Do you sometimes leak before you get to the toilet?
Are you frequently nervous because you think that you might lose control?
Do you sometimes leak when you exercise or play sport?
Do you plan your daily routine around where the nearest toilet is?
Do you sometimes leak when you lift something heavy, sneeze, cough or laugh?
Do you sometimes feel that you have not completely emptied your bladder?
Do you sometimes leak when you change from sitting/lying to standing?
Do you wake up twice or more during the night to go to the toilet?
If you answered ‘yes’ to any of the above questions you may have a bladder control problem and could benefit from an Initial Assessment with a Women’s Health Physiotherapist. You do not need a referral from your GP.
There are different types of incontinence which can be treated, better managed and in many cases cured. Make a positive change to your quality of life by booking an appointment today with a Women’s Health Physiotherapist.
Did you know, urinary incontinence affects more than 1 in 3 women?
+ Stress Urinary Incontinence
Involuntary loss of urine on effort or physical exertion. This could be when sneezing or coughing, running or jumping, or even being hit in the stomach with a ball when playing soccer!
Stress incontinence in women is often caused by pregnancy, childbirth and menopause, but can occur at any time. Pregnancy and childbirth can stretch and weaken the pelvic floor muscles that support the urethra causing leakage during activities that push down on the bladder.
+ Urge Urinary Incontinence/Overactive Bladder
Urge incontinence is a sudden and strong need to urinate. You may also hear it referred to as an unstable or overactive bladder, or detrusor instability.
In a properly functioning bladder, the bladder muscle (detrusor) remains relaxed as the bladder gradually fills up. As the bladder gradually stretches, we get a feeling of wanting to pass urine when the bladder is about half full. Most people can hold on after this initial feeling until a convenient time to go to the toilet arises. However, if you are experiencing an overactive bladder and urge incontinence, the bladder may feel fuller than it actually is which means that the bladder contracts too early when it is not very full, and not when you want it to, making you suddenly (desperately) need the toilet and perhaps leak some urine before you get there. There may be certain times in the day when your strong urge is triggered. These are many strategies to assist with these symptoms and a physiotherapist with a special interest in Women’s Health can guide you through treatment options to achieve your goals.
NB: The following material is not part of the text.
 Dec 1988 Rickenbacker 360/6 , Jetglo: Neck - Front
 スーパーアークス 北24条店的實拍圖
Nocturia is the need to frequently pass urine and wake several times a night to do so. It can lead to sleep deprivation, depression and reduced quality of life.
A Women’s Health Physiotherapist can help you by taking time to understand your problem and how it affects you, assessing your pelvic floor and providing you with guided exercises that are specific to your body and your lifestyle.
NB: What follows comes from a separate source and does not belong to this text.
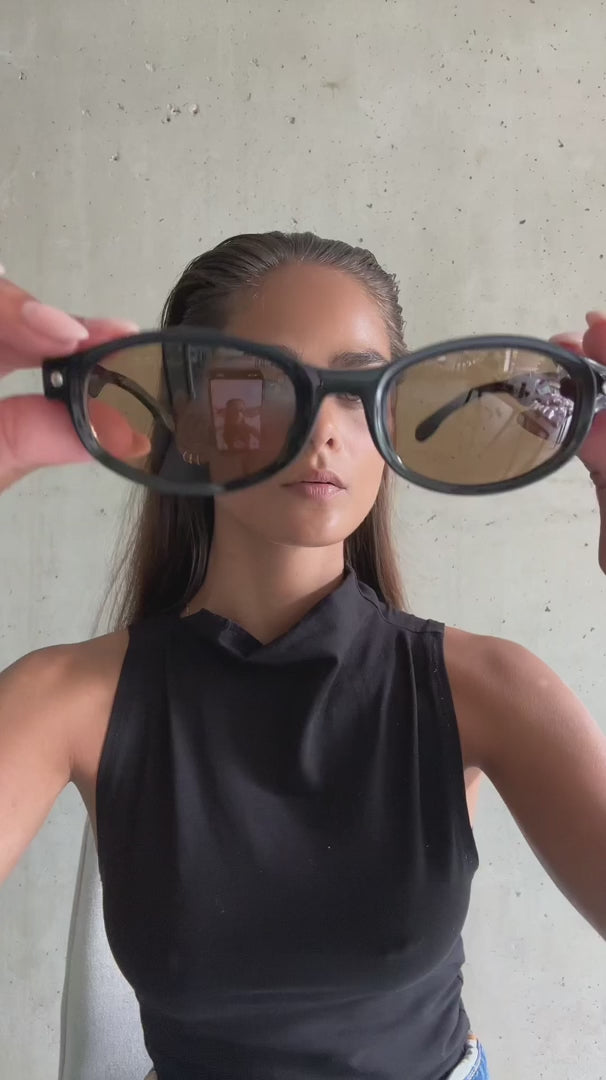 Community style check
Signs of a healthy bladder
A normal bladder:
Empties 4-8 times each day (every 3-4 hours)
Can hold up to 400-600ml of urine (the sensation of needing to empty occurs at 200-300 ml)
May wake you up once at night to pass urine and twice if you are older (i.e. over 65 years of age)
Tells you when it is full but gives you enough time to find a toilet
Empties completely each time you pass urine, and
Does not leak urine
+ Returning to exercise after giving birth
When is it safe to return to exercise after giving birth?...and which activities can I do? Both are common questions for new mums and the answer will vary from person to person. Important factors are:
how fit and active you were through your pregnancy
what type of exercise you have done previously
what type of birth you experienced
how your pelvic floor or abdominals were affected during pregnancy and birth
what type of exercise you are planning on returning to
Your Activate physiotherapist will gain a thorough understanding of your pregnancy and birth history, and then guide you through an internal assessment to determine whether you are able to return to exercise and which types of exercises to commence or avoid. Together you will set goals and exercises can be prescribed help you achieve these. Depending on the outcome of your assessment and your exercise goals, follow up appointments may be required.